Short problem a: Output the part of the Zift film listing that opens with the words containing "Screened as part" and closes with "razor-sharp noir style.", copied word for word.

Screened as part of NZIFF 2009

Zift 2008

Directed by Javor Gardev

This sleek, turbo-charged pulp thriller plunges its shaven-headed anti-hero into a stylised 60s Balkans underworld. Every crime movie cliché is galvanised by the panache of the film’s electric razor-sharp noir style.

Bulgaria In Bulgarian with English subtitles
92 minutes 35mm / B&W / CinemaScope

Director

Producers

Georgi Dimitrov
,
Ilian Djevelekov
,
Matey Konstantinov

Screenplay

Vladislav Todorov

Photography

Emil Christov

Editor

Kevork Aslanyan

Production designer

Nikola Toromanov

Costume designer

Daniela Oleg Lyahova

Music

Kalin Nikolov

With

Zachary Baharov (Moth)
,
Tanya Ilieva (Ada)
,
Vladimir Penev (Slug)
,
Mihail Mutafov (Van Wurst The Eye)

Data for this exercise:

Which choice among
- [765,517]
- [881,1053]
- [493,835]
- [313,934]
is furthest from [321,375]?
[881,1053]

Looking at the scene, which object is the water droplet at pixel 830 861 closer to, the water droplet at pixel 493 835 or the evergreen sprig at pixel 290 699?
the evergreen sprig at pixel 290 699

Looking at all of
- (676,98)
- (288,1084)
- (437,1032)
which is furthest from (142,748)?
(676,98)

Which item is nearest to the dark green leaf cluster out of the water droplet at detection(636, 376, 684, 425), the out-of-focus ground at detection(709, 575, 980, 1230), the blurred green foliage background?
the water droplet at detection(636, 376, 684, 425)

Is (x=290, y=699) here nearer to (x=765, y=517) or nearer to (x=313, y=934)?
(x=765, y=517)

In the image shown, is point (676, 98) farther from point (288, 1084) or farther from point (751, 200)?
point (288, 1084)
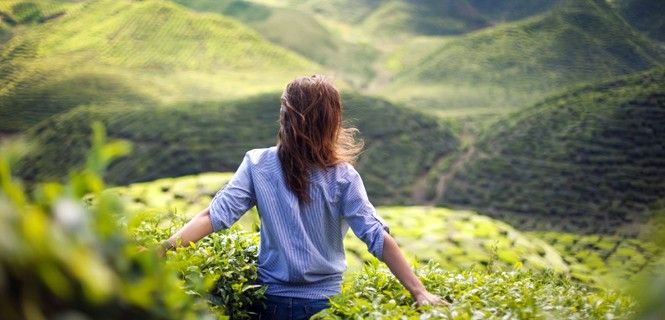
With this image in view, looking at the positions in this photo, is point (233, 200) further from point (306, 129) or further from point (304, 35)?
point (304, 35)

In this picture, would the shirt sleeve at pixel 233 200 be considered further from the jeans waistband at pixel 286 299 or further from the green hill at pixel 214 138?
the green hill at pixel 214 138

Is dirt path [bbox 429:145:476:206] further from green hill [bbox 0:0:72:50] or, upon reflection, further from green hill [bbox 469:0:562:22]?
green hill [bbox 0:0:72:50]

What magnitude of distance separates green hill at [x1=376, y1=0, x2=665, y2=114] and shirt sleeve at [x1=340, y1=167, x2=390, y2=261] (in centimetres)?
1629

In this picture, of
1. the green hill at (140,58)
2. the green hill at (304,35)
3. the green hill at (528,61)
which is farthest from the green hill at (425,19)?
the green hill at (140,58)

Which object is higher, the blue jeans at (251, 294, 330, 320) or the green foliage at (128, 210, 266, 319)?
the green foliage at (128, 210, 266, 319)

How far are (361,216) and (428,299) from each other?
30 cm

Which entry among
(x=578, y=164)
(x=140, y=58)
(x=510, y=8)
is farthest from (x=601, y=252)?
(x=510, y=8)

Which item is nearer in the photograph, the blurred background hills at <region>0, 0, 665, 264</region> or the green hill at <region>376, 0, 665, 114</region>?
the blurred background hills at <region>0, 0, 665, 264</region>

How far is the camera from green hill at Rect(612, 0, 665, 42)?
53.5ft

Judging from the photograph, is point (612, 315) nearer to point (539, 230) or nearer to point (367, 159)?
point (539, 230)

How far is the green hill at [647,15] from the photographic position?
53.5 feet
--
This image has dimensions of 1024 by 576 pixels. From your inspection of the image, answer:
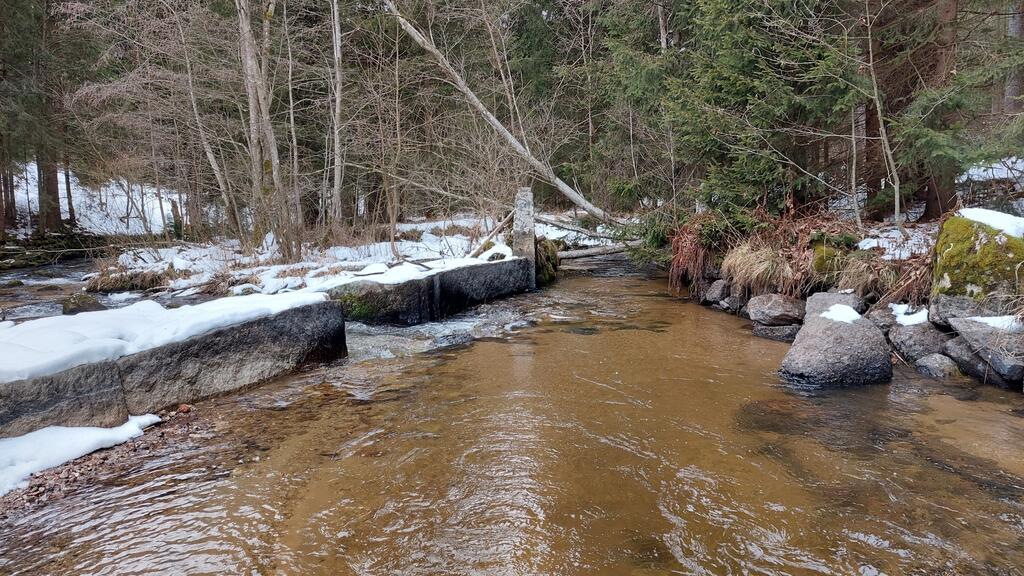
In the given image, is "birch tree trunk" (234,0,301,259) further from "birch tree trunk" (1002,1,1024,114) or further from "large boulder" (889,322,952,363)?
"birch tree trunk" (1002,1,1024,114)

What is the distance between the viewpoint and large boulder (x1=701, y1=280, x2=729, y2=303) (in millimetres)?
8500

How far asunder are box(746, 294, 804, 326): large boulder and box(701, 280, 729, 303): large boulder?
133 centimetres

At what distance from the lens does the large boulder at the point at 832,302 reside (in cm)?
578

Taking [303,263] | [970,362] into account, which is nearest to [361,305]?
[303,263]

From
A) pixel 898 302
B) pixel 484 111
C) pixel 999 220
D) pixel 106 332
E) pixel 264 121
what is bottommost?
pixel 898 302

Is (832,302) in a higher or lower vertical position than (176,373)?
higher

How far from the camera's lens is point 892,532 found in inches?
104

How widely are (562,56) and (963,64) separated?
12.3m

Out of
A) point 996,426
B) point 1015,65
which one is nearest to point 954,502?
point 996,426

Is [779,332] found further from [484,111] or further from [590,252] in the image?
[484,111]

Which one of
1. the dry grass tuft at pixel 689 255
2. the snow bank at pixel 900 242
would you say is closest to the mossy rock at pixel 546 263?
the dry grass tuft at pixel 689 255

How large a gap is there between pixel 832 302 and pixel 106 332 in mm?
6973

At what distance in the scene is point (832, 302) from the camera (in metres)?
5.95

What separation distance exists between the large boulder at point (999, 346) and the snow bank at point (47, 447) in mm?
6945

Short problem b: Find every line in the rows that contains the string "lens", and copy each one in full. Case counts.

Result a:
Screened as part of NZIFF 2009

Zift 2008

Directed by Javor Gardev

This sleek, turbo-charged pulp thriller plunges its shaven-headed anti-hero into a stylised 60s Balkans underworld. Every crime movie cliché is galvanised by the panache of the film’s electric razor-sharp noir style.

Result b:
At what distance from the lens does the large boulder at the point at 832,302 reside (in cm)?
How far from the camera's lens is point 892,532 found in inches?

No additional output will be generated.